Source data:
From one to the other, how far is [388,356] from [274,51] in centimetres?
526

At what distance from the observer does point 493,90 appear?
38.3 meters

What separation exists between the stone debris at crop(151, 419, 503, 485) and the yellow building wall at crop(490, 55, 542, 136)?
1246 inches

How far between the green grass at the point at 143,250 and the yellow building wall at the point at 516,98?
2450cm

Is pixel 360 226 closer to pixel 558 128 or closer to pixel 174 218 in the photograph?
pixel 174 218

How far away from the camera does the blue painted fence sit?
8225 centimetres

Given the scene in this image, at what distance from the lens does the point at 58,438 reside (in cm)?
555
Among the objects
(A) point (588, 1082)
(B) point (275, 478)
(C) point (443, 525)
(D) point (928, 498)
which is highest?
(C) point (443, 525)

--

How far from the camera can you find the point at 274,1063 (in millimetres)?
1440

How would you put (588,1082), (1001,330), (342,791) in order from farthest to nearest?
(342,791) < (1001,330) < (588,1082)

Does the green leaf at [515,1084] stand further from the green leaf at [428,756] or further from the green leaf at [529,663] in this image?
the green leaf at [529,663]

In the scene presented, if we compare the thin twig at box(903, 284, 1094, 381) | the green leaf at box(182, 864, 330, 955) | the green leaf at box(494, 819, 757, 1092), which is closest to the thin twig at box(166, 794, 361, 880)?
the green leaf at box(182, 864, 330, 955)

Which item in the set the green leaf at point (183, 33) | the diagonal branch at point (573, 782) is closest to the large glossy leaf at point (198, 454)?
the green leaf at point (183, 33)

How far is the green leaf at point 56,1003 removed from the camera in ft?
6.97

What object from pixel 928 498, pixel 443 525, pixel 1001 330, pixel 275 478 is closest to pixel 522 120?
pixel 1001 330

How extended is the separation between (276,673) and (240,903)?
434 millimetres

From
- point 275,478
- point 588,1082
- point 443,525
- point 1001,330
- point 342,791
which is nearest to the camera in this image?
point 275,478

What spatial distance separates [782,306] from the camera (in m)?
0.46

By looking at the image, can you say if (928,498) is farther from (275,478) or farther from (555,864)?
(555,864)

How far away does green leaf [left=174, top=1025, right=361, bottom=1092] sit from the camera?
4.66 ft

- WHAT THE EXERCISE ASKS
Repeat the records word for word, starting at the line containing "From one to" and ending after the line containing "1246 inches".

- THE REPLY
From one to the other, how far is [388,356] from [274,51] in centimetres?
526

At what distance from the observer does point 493,90 appear?
38.3 meters

What separation exists between the stone debris at crop(151, 419, 503, 485) and the yellow building wall at crop(490, 55, 542, 136)?
1246 inches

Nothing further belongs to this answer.